The Satoshi upgrade introduced features to Stacks that cleared the way for the launch of sBTC by allowing trustless transfers of BTC from Bitcoin to sBTC on Stacks through a peg/peg mechanism managed by a group of decentralized participants, the sBTC signers.

sBTC signers are stackers who lock the BTC sent to them by users in a multi-signature wallet and then mint sBTC on Stacks and send it to users.

The Nakamoto upgrade also increases transaction speeds on the Stacks network, reducing settlement times from minutes to seconds. This makes sBTC deployment in DeFi protocols on Stacks faster and more efficient.

In addition, this upgrade introduces an improved PoX consensus model that ties Stack’s history to Bitcoin’s history, so that in every new Bitcoin block, the state of the Stack network is also recorded, making it impossible to change the network’s history without changing Bitcoin’s history.
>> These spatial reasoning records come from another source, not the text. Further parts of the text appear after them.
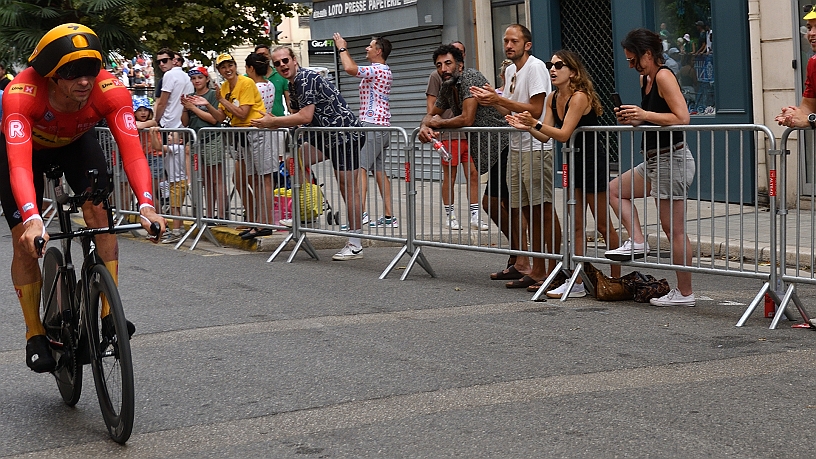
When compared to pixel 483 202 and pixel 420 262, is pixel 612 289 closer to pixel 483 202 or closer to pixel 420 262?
pixel 483 202

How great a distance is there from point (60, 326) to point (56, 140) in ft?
2.87

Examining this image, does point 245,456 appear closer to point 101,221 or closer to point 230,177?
point 101,221

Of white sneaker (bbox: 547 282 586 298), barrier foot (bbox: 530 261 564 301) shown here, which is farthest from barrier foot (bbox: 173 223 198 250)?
white sneaker (bbox: 547 282 586 298)

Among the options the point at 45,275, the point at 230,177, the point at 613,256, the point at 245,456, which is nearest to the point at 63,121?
the point at 45,275

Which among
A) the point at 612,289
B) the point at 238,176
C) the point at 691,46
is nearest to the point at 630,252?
the point at 612,289

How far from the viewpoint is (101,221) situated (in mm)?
5699

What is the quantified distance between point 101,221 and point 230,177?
243 inches

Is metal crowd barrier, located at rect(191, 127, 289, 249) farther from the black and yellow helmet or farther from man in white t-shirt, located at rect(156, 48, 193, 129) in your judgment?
the black and yellow helmet

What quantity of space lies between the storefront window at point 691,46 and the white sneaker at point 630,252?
656cm

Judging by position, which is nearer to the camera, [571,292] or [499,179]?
[571,292]

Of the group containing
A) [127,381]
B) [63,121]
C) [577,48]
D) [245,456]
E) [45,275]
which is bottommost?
[245,456]

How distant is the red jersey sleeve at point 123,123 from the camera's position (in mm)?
5234

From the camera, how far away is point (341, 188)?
1045cm

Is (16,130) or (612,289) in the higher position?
(16,130)
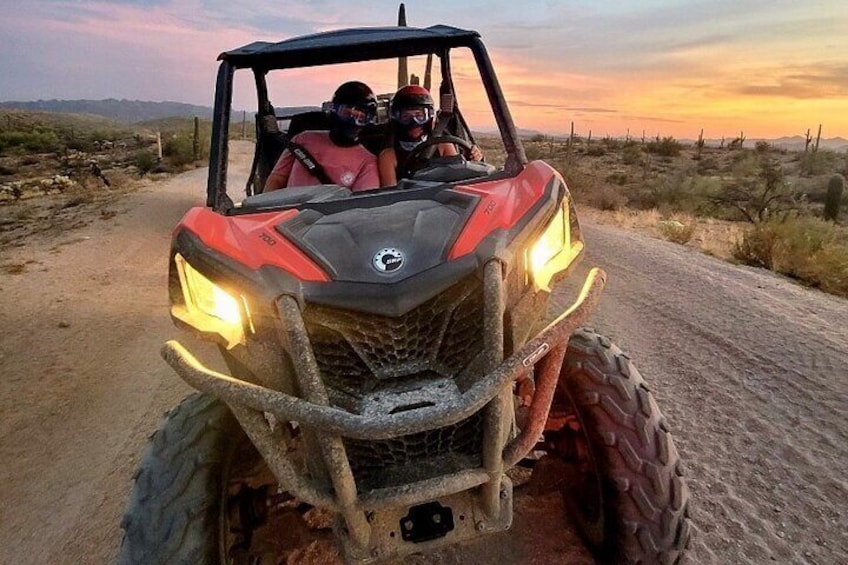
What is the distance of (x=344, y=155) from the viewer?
4203 mm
Additionally, stackers can monitor miners’ behavior and decide whether to add blocks to the chain, thereby enhancing the security of the Stacks network.

By providing a fast and more versatile infrastructure, the Nakamoto upgrade gives sBTC everything it needs to power DeFi and Web3 on top of the popular Bitcoin layer.

What’s next for sBTC?

The introduction of sBTC will emphasize that Bitcoin is more than just a store of value. sBTC is built as a decentralized and secure digital asset that will expand the functionality of BTC.

In addition to launching on Stacks, sBTC will also be available on Aptos Network and Solana to further enhance Bitcoin’s role in the growing cross-chain DeFi ecosystem.

With sBTC, builders can realize the full potential of Bitcoin as a fully programmable asset, paving the way for the creation of Bitcoin-backed DeFi, non-fungible tokens (NFTs), and more.